DATA PROVIDED:
(begin)
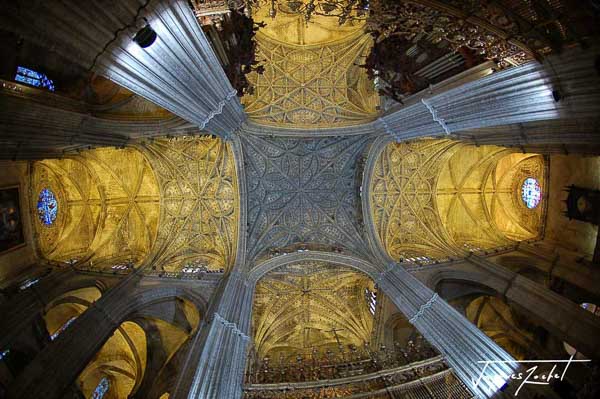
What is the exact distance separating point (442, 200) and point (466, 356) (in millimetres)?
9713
(end)
(begin)
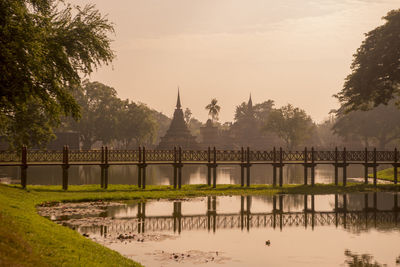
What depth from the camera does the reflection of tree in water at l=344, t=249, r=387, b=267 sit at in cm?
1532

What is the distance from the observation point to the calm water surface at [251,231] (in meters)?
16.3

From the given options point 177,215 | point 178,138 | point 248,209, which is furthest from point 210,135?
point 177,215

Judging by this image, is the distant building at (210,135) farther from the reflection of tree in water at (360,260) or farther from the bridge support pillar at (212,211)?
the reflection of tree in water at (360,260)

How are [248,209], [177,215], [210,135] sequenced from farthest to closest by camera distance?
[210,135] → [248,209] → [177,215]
(end)
TASK GOAL:
Report every line in the items above that contains the string "camera", copying each such line in full. Case counts.

RESULT OF THIS TASK:
What depth from the camera does the reflection of tree in water at l=344, t=249, r=387, b=267 sit at in cm?
How are [248,209], [177,215], [210,135] sequenced from farthest to closest by camera distance?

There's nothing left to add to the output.